Python- bytes, str, and unicode

10 Aug 2017

[ python  str  unicode  bytes  ]

The following is taken from: “Effective Python: 59 Specific Ways to Write Better Python” by Brett Slatkin. I highly recommend this book.

In Python 3, there are two types that represent sequences of characters: bytes and str. Instances of bytes contain raw 8-bit values. Instances of str contain Unicode characters.

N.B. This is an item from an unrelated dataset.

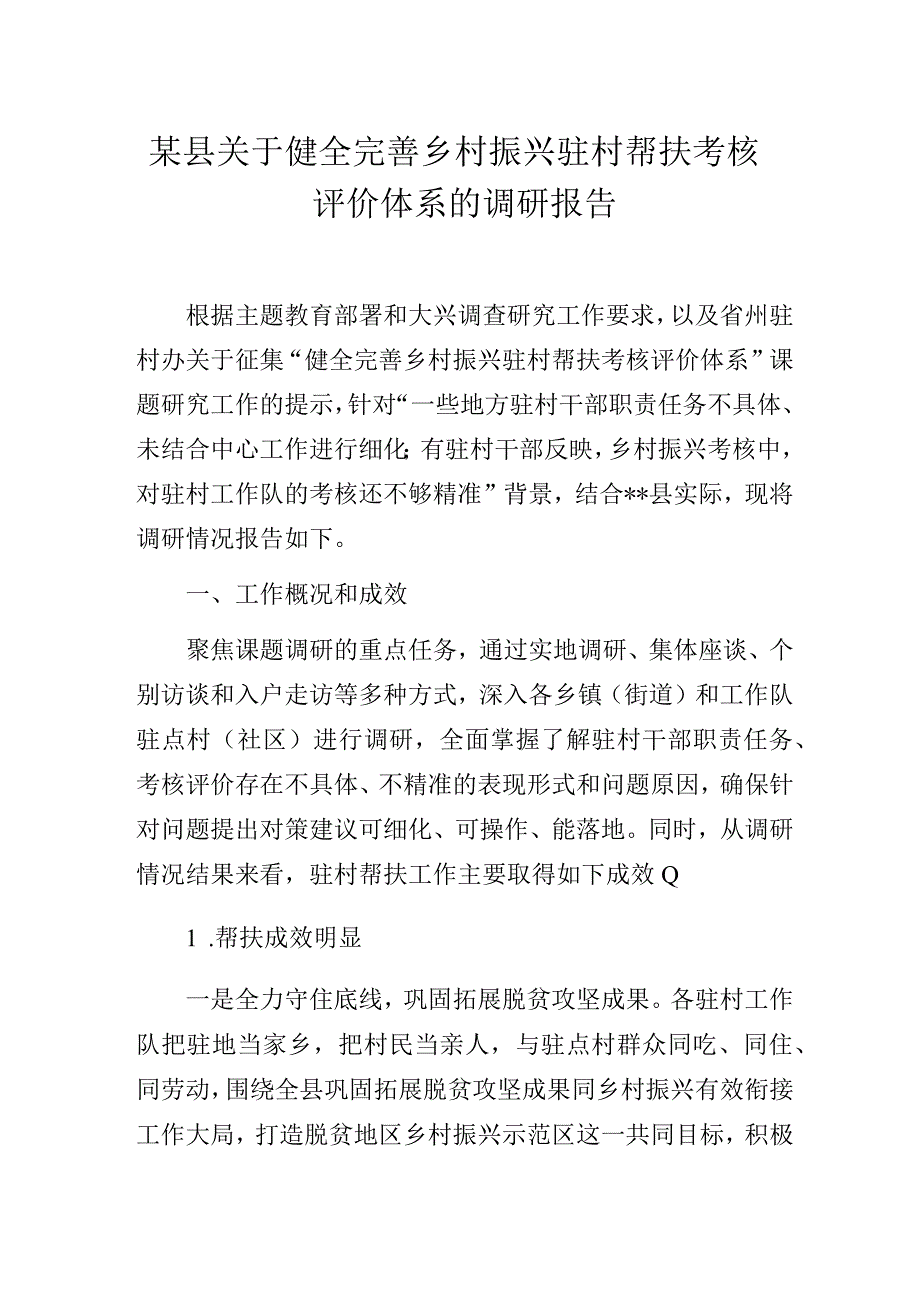 某县关于健全完善乡村振兴驻村帮扶考核评价体系的调研报告.docx_第1页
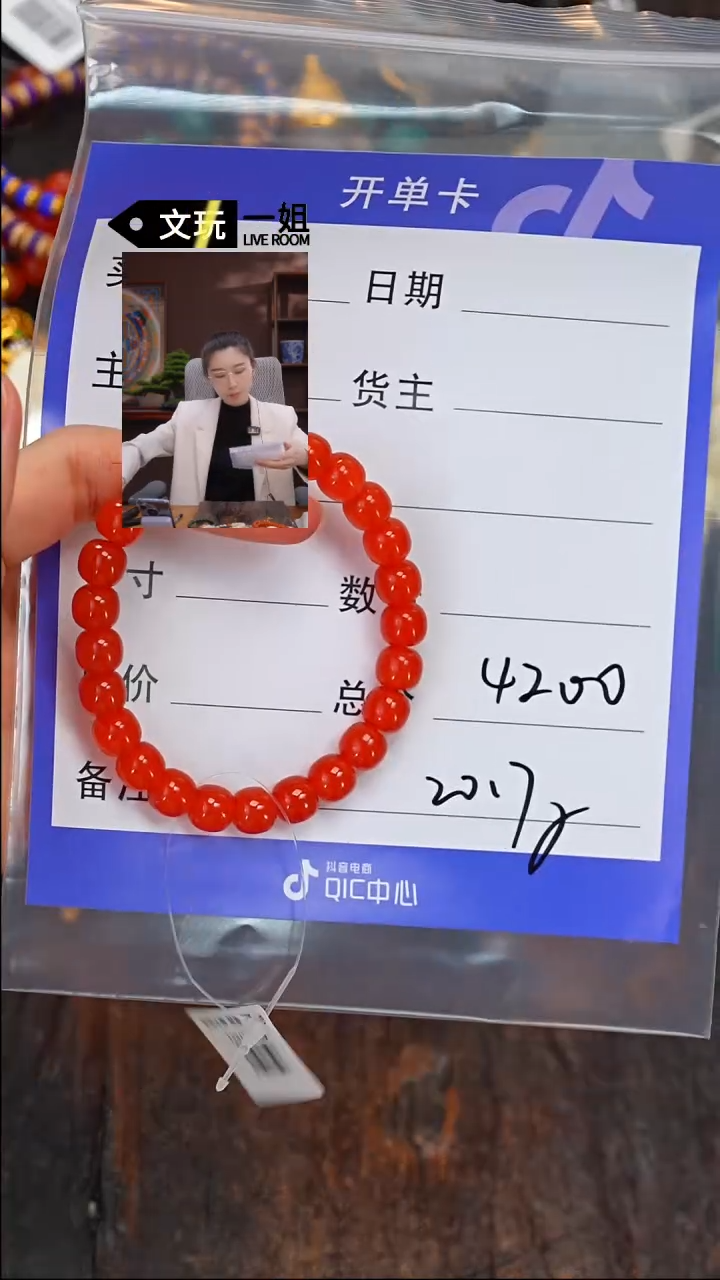 【闪购商品】南红玛瑙珠宝奇石未镶嵌南红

In Python 2, there are two types that represent sequences of characters: str and unicode. In contrast to Python 3, instances of str contain raw 8-bit values. Instances of unicode contain Unicode characters.

… continuing…

You’ll often need two helper functions to convert between these two cases and to ensure that the type of input values matches your code’s expectations.

In Python 3, you’ll need one method that takes a str or bytes and always returns a str:

# Example 1 for python3
def to_bytes(bytes_or_str):
	if isinstance(bytes_or_str, str):
		value = bytes_or_str.encode('utf-8')
	else:
		value = bytes_or_str
	return value  # Instance of bytes

You’ll need another method that takes a str or bytes and always returns a bytes:

  # Example 2 for python3
def to_bytes(bytes_or_str):
	if isinstance(bytes_or_str, str):
		value = bytes_or_str.encode('utf-8')
	else:
		value = bytes_or_str
	return value  # Instance of bytes

In Python 2, you’ll need one method that takes a str or unicode and always returns a unicode:

  # Example 3 for python2
  def to_unicode(unicode_or_str):
	if isinstance(unicode_or_str, str):
		value = unicode_or_str.decode('utf-8')
	else:
		value = unicode_or_str
	return value  # Instance of unicode

You’ll need another method that takes str or unicode and always returns a str:

  # example 4 for python2
def to_str(unicode_or_str):
	if isinstance(unicode_or_str, unicode):
		value = unicode_or_str.encode('utf-8')
	else:
		value = unicode_or_str
	return value  # Instance of str